The airline’s first revamped Premium Economy class in-flight experience since 2015 includes an improved and expanded selection of food and beverage options.

Customers in PE will now be offered a glass of Charles de Cazanove Brut Tradition NV champagne shortly after take-off.

They can also peruse a hard copy menu card that lists the wide variety of meal, snack and beverage options that are available on their flight. Meals will be served on elegant custom-made porcelain service ware.

SIA has developed more than 200 new appetisers, main courses and desserts as part of this expansion. Meals will consist of a seasonal appetiser, main course, bread, dessert and cheese and cracker, all served on a full-sized tray.

Highlights include new dishes such as beef bourguignon served with bacon, mushrooms, vegetables and potato gratin, Bak Chor Mee (minced pork noodles) and Thai-style crab curry served with a combination of jasmine rice and brown rice, and seasonal vegetables with egg.

Complementing the meals are a selection of wines and Champagne, including the 2023 Wairau River Sauvignon Blanc and the 2022 St Hallett Faith Shiraz. An extensive selection of spirits including whisky, gin, vodka, signature cocktails like the Singapore Sling, and a variety of beers will also be available.


Air New Zealand

Confit potato with onion crème fraîche whip and chives

The next evolution of its popular ‘A Taste of Aotearoa’ menu has just been served up by Air New Zealand.

The menu is now onboard and available to those travelling in premium cabins on long-haul flights from New Zealand. It features contemporary cuisine with a focus on showcasing the country’s finest regional produce.

Dishes include Mānuka smoked rye sourdough, smoked kahawai rillette with celery, caper, parsley salsa and citrus, crayfish bisque with chive crème fraîche and sourdough croutons, slow cooked wild Fiordland venison with pancetta, parmesan polenta and balsamic roasted red onions, and seared New Zealand snapper with escabeche vegetables, smoked mussels, white beans and fresh dill.

The latest menu also delivers a nod to Kiwi favourites such as confit potato with onion crème fraîche whip and chives, a twist on chips and dip, and ambrosia ice cream with raspberry frozen yoghurt, milk chocolate shards, marshmallow and sour cherry swirls.

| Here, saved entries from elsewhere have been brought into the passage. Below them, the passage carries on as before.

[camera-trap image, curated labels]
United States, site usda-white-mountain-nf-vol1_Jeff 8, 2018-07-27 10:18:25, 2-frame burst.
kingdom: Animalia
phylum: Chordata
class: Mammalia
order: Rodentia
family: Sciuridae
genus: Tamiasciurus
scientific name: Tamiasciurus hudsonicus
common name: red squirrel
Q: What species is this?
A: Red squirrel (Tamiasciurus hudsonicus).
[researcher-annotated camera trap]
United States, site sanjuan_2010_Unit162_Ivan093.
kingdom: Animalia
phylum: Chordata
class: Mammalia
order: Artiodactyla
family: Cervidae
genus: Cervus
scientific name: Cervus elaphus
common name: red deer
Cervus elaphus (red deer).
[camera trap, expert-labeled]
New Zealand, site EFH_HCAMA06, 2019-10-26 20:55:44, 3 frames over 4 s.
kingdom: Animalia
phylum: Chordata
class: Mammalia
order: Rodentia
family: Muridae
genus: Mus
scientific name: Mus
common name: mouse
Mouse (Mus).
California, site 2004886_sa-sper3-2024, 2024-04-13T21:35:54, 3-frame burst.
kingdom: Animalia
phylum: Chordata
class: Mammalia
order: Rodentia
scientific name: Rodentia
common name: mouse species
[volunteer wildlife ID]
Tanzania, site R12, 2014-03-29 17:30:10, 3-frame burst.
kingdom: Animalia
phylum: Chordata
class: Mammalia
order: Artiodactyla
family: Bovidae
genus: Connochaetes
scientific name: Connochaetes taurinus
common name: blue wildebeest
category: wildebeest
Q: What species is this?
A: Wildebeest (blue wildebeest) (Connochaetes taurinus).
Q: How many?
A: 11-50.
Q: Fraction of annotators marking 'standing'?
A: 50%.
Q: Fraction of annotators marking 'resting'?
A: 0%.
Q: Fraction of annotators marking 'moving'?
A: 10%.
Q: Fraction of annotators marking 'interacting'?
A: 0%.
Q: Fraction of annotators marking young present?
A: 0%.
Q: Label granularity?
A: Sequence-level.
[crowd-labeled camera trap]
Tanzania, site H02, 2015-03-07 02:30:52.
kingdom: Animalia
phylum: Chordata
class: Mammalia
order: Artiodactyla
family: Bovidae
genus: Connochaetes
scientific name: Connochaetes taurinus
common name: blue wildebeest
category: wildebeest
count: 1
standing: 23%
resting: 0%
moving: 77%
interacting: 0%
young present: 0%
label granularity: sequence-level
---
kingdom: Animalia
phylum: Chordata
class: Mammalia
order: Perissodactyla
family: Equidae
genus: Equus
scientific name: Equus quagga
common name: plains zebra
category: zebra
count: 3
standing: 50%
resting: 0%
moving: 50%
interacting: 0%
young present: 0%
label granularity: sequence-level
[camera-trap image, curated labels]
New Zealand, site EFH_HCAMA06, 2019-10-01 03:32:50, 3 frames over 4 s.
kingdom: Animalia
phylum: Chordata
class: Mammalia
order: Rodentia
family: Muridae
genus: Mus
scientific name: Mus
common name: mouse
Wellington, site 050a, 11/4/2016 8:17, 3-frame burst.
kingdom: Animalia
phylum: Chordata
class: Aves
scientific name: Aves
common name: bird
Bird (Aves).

Bonza’s new Sunshine Coast to Launceston route connects two popular food bowl hotspots directly for the first time.

With more than 900 producers calling the Sunshine Coast home, the region has been dubbed Queensland’s ‘Sunshine Pantry’ with food and drinks crafted by creators dedicated to innovation and sustainability.

Launceston has been recognised by UNESCO as a City of Gastronomy with an abundance of local producers, a world-class wine region and low-food miles.

“Aussies are eating their way across our big beautiful backyard and our team of Bonza legends are humbled to help Launnie and Sunny Coast locals get a better taste of both regions,” said Tim Jordan, Bonza CEO.

“Sunshine Coast and Launceston are steeped in rich paddock-to-plate experiences and home to proud local food and drink producers.”


Cathay Pacific

©Mike Pickles

First and business class guests on selected long-haul flights departing from Hong Kong are in for a culinary treat from Cathay Pacific.

The airline is joining hands with the Michelin-starred French restaurant Louise to bring its fresh take on traditional French cuisine to the skies.

The move builds on the success of Cathay’s all-new selection of “Hong Kong Flavours” created in collaboration with Cantonese fine-dining institution Duddell’s.

“Through the exchange of ideas and expertise with the Louise team, we hope to inspire and challenge ourselves to continue to innovate and improve our food and beverage offerings,” said Vivian Lo, Cathay Pacific General Manager Customer Experience and Design.

Highlights in first class include steamed Chilean sea bass topped with thinly sliced chorizo sausage and piperade, a traditional stew of bell peppers, tomatoes and onions from the Basque region of France.

Business class guests can look forward to braised Iberico pork belly with bacon jam, creamy confit potatoes and red endive leaves to lighten the palate.

Desserts include raspberry and pistachio financier cake and Guanaja chocolate cremeux.

“We are motivated to work with more talented and passionate restaurant partners in the future and will continue to work together to delight our customers and promote our home city’s vibrant and diverse culinary scene.”


Delta Air Lines

The option to pre-select meals before travel between Sydney and Los Angeles and vice-versa is now available on Delta Air Lines.

Delta Premium Select (DPS) customers traveling to Los Angeles can choose one main dish from two options: roasted chicken breast with cacciatore sauce, polenta and broccoli, and beetroot ravioli with mushroom cream sauce, kale and roasted tomato (vegetarian).

Pre-arrival meal options include spinach omelette with cherry tomato ragu, chicken sausage and potato rosti, and Bircher muesli with blueberry compote (vegetarian).

DPS guests travelling to Sydney can choose one main dish from two options: chicken parmesan with pomodoro sauce and broccoli, and Cacio e Pepe lasagne with bechamel sauce (vegetarian).

Pre-arrival meal options include cheddar scrambled egg with chicken date sausage and hashbrown casserole, or Greek yogurt with maple granola, almonds, pepitas and sunflower seeds (vegetarian).

Premium Select meals also include a salad, bread and dessert served on trays and ceramic service ware, upgraded from bagasse plates made from sugarcane plant fibre.